Operational Data Store vs Data Warehouse vs Data Mart

These buzz words seem to be floating around quite a bit and tend to get thrown into every conversation around Business Intelligence. But what do they actually mean and how do they differ from each other. Below, I try to take a 100,000 ft view to try and differentiate between the three.

Operational Data Store (ODS)

Different folks call it different names and even if they don’t realize it themselves, most organizations already have an ODS. As depicted in the diagram of a previous blog, How Data Flows in a Typical BI Stack, all sources of data for any organization are writing to some kind of database(s). This could be a collection of small data stores or it could be one big database. Regardless of how it is structured, this is what is known as the Operational Data Store for the organization.

Data in an ODS is typically unstructured and unindexed (although newer technologies are trying to change this pattern). Because data is coming in from many different sources, data formats tend to be different as well. These qualities allow for very fast write operations to the ODS. At the same time, real-time analytics tend to be pretty much impossible.

Enterprise Data Warehouse (EDW)

The first step towards creating an analytics-friendly data store is creating an Enterprise Data Warehouse. In a typical BI stack, the EDW is populated with the help of an ETL. The ETL picks up the unstructured and unindexed data from ODS, transforms it to be structured and relational in nature, and puts it in a data warehouse.

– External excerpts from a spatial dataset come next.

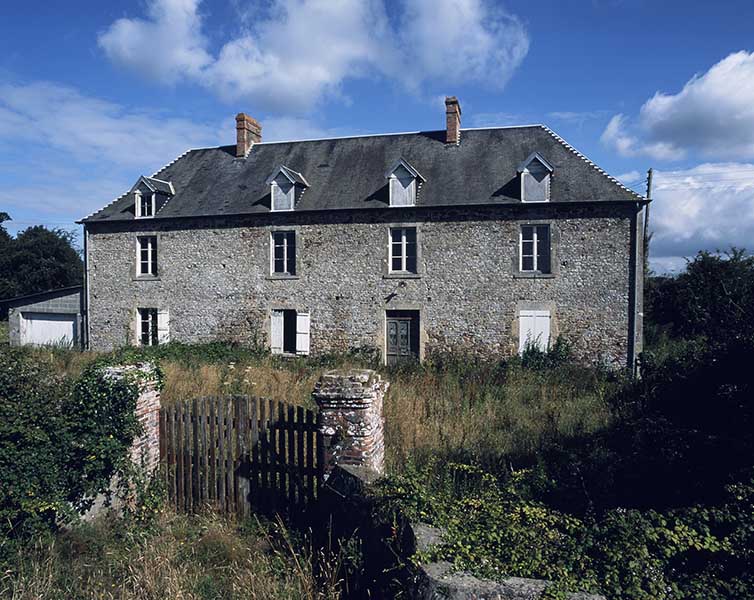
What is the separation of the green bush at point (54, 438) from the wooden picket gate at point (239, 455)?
2.09 ft

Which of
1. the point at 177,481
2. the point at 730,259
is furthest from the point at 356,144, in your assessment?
the point at 177,481

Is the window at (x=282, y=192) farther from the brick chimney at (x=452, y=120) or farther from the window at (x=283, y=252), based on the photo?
the brick chimney at (x=452, y=120)

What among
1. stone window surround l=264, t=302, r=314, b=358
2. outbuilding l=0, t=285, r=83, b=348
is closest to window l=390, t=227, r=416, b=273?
stone window surround l=264, t=302, r=314, b=358

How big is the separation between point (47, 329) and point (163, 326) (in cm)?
568

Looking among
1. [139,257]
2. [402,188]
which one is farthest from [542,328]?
[139,257]

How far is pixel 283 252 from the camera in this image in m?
19.2

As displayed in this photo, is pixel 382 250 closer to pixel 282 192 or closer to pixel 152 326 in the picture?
pixel 282 192

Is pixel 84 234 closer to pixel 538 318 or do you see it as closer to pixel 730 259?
pixel 538 318

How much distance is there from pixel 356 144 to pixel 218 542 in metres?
17.2

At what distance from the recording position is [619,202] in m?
16.3

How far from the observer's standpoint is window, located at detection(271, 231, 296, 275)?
1911 centimetres

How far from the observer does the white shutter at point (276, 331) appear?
63.0 ft

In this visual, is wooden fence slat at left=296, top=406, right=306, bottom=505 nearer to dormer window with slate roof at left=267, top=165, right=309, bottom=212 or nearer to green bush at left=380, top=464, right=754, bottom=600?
green bush at left=380, top=464, right=754, bottom=600

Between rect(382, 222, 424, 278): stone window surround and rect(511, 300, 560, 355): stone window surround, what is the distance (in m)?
3.29
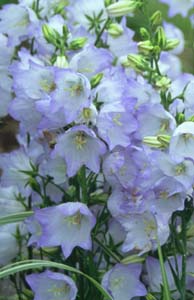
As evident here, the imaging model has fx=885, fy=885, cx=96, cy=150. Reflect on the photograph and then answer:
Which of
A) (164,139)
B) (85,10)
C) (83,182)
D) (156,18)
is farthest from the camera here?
(85,10)

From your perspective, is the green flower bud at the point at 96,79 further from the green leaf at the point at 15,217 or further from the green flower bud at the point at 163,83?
the green leaf at the point at 15,217

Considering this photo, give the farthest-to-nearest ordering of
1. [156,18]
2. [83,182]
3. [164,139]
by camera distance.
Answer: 1. [156,18]
2. [83,182]
3. [164,139]

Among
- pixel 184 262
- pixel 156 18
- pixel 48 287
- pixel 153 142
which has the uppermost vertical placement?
pixel 156 18

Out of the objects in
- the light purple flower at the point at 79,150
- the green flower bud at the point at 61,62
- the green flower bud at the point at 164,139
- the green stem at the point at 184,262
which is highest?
the green flower bud at the point at 61,62

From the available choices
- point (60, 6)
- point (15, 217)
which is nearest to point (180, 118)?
point (15, 217)

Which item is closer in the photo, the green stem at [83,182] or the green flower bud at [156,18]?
the green stem at [83,182]

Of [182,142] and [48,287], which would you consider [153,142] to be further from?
[48,287]

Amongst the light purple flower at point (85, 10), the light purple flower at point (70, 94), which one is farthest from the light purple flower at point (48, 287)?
the light purple flower at point (85, 10)
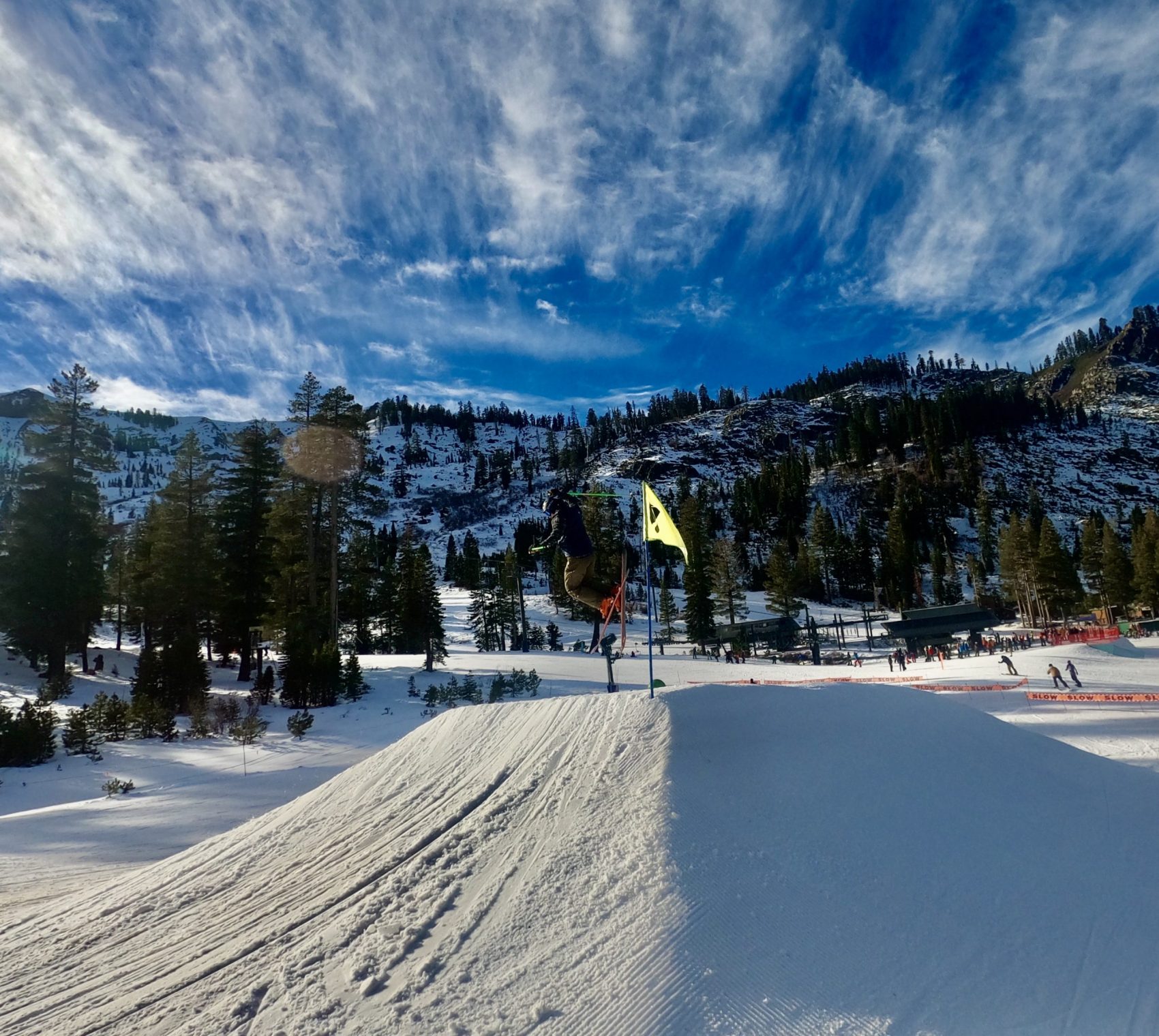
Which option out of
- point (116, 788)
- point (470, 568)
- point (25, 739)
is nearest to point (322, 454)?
point (25, 739)

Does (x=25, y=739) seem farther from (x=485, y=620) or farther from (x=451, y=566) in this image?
(x=451, y=566)

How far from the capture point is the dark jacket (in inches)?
418

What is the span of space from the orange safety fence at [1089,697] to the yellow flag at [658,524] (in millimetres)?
17751

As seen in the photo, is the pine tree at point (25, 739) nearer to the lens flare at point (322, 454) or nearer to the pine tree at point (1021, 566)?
the lens flare at point (322, 454)

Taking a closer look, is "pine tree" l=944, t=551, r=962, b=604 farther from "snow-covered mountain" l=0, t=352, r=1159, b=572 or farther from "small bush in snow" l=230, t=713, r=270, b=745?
"small bush in snow" l=230, t=713, r=270, b=745

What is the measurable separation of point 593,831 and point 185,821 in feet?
29.3

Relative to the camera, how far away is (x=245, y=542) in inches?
1184

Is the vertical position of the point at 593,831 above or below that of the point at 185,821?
above

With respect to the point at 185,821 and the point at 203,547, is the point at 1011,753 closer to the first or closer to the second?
the point at 185,821

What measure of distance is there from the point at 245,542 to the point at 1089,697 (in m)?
34.4

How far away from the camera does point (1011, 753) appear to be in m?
7.70

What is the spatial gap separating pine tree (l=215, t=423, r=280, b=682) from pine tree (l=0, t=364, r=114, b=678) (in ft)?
16.2

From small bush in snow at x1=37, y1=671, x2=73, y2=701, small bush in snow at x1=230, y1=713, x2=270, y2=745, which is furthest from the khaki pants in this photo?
small bush in snow at x1=37, y1=671, x2=73, y2=701

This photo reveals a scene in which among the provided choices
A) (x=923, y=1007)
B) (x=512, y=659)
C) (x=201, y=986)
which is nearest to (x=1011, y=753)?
(x=923, y=1007)
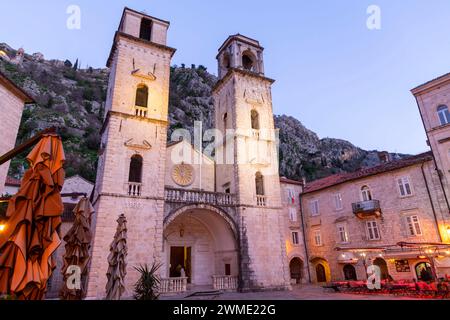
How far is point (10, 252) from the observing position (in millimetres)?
4207

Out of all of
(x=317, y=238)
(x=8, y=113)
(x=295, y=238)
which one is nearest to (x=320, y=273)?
(x=317, y=238)

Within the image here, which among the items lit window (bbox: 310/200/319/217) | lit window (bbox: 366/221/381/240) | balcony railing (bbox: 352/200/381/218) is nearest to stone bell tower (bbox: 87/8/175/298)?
balcony railing (bbox: 352/200/381/218)

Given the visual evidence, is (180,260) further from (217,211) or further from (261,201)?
(261,201)

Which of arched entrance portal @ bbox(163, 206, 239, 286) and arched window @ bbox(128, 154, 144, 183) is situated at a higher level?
arched window @ bbox(128, 154, 144, 183)

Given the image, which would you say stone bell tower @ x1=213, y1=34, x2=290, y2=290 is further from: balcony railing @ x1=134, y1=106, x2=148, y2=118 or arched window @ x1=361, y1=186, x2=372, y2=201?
arched window @ x1=361, y1=186, x2=372, y2=201

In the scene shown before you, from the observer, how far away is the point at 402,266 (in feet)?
65.3

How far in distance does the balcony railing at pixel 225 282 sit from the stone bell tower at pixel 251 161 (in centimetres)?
53

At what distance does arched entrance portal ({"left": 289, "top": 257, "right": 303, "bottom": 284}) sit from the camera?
2647cm

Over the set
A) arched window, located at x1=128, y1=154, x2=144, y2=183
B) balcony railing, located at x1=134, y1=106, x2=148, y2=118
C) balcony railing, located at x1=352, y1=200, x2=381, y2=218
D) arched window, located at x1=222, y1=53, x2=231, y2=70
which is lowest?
balcony railing, located at x1=352, y1=200, x2=381, y2=218

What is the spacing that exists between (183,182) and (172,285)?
7638 millimetres

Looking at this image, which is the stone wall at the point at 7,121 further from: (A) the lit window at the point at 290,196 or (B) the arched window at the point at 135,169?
(A) the lit window at the point at 290,196

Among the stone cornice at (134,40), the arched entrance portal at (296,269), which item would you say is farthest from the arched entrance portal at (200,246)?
the stone cornice at (134,40)

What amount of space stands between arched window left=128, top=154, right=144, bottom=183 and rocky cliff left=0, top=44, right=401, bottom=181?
102 feet

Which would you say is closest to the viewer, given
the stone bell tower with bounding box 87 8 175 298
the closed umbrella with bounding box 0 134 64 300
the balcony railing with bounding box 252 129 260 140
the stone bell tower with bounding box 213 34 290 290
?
the closed umbrella with bounding box 0 134 64 300
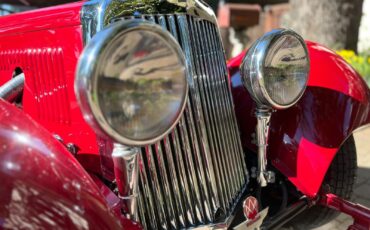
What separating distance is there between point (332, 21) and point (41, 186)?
17.4 feet

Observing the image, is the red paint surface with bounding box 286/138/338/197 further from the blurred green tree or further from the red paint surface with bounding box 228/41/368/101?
the blurred green tree

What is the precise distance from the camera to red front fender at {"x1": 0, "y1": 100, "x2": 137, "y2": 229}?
3.53 feet

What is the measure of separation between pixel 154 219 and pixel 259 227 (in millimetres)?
445

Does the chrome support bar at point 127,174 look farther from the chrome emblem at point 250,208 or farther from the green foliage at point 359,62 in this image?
the green foliage at point 359,62

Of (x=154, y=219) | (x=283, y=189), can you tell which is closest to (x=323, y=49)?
(x=283, y=189)

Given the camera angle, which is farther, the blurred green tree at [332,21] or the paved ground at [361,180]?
the blurred green tree at [332,21]

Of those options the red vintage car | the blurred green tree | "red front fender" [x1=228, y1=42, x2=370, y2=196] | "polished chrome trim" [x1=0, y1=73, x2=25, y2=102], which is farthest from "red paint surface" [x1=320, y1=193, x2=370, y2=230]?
the blurred green tree

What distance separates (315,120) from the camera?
6.35 feet

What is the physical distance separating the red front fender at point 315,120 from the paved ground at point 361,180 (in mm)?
590

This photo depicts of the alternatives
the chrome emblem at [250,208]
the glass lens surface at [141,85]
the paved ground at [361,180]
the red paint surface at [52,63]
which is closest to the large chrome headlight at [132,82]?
the glass lens surface at [141,85]

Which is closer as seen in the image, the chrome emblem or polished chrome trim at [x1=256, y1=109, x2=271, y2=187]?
the chrome emblem

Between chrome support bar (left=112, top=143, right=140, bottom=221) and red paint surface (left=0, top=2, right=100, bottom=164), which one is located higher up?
red paint surface (left=0, top=2, right=100, bottom=164)

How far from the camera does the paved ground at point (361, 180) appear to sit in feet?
7.63

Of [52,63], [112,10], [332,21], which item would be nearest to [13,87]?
[52,63]
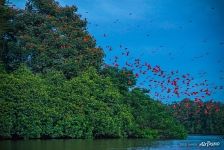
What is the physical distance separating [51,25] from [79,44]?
1.49 metres

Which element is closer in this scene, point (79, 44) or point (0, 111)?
point (0, 111)

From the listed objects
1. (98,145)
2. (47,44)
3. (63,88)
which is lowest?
(98,145)

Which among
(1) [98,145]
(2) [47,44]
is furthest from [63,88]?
(1) [98,145]

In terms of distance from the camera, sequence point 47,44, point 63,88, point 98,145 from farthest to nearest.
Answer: point 47,44 < point 63,88 < point 98,145

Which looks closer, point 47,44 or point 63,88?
point 63,88

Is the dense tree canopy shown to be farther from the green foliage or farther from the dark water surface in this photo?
the dark water surface

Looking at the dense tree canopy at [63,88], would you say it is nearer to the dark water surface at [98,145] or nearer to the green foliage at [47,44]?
the green foliage at [47,44]

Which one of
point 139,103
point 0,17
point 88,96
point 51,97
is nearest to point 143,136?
point 139,103

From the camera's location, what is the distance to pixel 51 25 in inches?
680

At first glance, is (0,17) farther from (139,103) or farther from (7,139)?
(139,103)

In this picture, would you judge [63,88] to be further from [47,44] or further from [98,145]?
[98,145]

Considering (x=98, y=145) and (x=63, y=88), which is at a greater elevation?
(x=63, y=88)

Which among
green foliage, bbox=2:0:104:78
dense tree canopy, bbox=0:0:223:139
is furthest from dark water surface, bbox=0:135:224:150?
green foliage, bbox=2:0:104:78

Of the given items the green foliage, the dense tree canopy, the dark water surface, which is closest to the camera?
the dark water surface
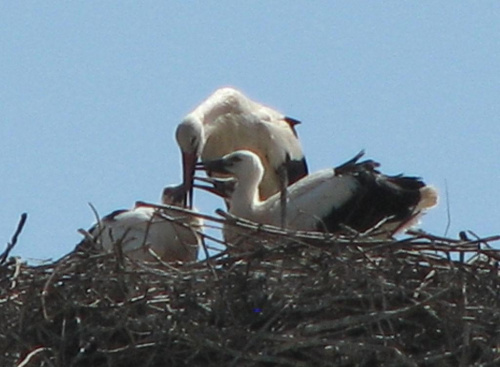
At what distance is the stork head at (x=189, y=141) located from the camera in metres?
9.77

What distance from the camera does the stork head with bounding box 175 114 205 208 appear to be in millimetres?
9770

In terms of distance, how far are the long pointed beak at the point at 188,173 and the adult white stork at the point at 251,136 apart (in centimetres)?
50

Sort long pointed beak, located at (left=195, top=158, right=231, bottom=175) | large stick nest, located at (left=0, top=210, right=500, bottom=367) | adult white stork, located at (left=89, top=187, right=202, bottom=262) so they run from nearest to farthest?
1. large stick nest, located at (left=0, top=210, right=500, bottom=367)
2. adult white stork, located at (left=89, top=187, right=202, bottom=262)
3. long pointed beak, located at (left=195, top=158, right=231, bottom=175)

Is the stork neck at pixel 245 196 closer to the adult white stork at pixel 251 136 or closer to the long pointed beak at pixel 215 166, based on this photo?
the long pointed beak at pixel 215 166

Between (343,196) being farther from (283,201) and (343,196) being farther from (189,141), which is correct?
(189,141)

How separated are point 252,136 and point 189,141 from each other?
31.4 inches

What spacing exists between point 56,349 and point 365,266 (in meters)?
1.14

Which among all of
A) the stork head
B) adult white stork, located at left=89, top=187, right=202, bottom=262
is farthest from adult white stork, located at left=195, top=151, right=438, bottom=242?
the stork head

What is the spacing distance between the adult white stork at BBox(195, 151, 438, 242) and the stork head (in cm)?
61

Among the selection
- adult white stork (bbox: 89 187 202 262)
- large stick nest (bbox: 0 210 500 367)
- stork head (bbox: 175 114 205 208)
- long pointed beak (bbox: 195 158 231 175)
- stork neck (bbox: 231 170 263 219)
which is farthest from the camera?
stork head (bbox: 175 114 205 208)

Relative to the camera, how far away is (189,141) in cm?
988

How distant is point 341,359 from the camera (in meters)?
6.66

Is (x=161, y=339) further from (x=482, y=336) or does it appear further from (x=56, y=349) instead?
(x=482, y=336)

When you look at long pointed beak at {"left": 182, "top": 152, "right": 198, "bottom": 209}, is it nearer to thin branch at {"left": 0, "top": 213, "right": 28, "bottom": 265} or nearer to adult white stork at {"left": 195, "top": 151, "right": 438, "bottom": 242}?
adult white stork at {"left": 195, "top": 151, "right": 438, "bottom": 242}
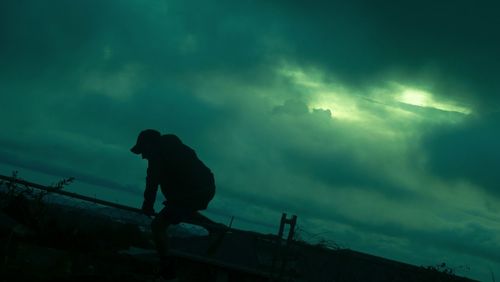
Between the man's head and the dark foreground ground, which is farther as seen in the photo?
the man's head

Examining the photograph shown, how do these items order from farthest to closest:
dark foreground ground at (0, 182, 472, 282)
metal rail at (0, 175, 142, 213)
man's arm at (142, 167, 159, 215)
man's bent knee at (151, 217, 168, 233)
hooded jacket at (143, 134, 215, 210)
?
metal rail at (0, 175, 142, 213), man's arm at (142, 167, 159, 215), hooded jacket at (143, 134, 215, 210), man's bent knee at (151, 217, 168, 233), dark foreground ground at (0, 182, 472, 282)

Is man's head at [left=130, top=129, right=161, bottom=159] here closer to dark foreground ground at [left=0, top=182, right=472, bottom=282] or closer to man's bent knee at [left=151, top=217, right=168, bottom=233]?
man's bent knee at [left=151, top=217, right=168, bottom=233]

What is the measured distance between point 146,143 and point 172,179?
665mm

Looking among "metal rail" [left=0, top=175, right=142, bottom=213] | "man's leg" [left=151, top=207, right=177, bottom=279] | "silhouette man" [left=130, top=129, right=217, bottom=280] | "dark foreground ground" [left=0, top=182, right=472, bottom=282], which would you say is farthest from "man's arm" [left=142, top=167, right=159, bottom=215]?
"dark foreground ground" [left=0, top=182, right=472, bottom=282]

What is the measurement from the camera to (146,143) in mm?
6941

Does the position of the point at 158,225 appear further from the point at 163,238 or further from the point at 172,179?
the point at 172,179

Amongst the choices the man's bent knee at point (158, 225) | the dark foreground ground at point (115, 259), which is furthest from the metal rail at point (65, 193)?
the man's bent knee at point (158, 225)

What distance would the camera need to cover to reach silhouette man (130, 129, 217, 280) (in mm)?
6805

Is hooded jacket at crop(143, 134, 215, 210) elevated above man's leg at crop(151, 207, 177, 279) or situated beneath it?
elevated above

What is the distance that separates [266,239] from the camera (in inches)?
293

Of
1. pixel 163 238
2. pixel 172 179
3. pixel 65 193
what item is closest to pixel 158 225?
pixel 163 238

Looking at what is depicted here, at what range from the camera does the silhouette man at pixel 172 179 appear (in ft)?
22.3

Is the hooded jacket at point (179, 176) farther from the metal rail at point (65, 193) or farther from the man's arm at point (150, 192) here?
the metal rail at point (65, 193)

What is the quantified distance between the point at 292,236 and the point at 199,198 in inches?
61.0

Data in an EDW is structured, indexed, consistently formatted, and all available in one place If the data size and amount of I/O is small, the EDW might be good enough for reporting.

Data Mart (DM)

In a typical organization, data warehouses are huge and are designed for efficient write operations. There is a lot of data coming in from a lot of different sources, some of which could be client-facing and simply can not be bottlenecked by internal operations. In order to optimize analytical read operations and ensure that such operations are not blocking any critical client-facing writes, data is pulled into smaller subsets that are known as Data Marts.

Data in a Data Mart is targeted towards a specific business case, is highly structured & relational, is optimized for efficient analytical read operations, and indexed. Reports are typically run on top of data marts.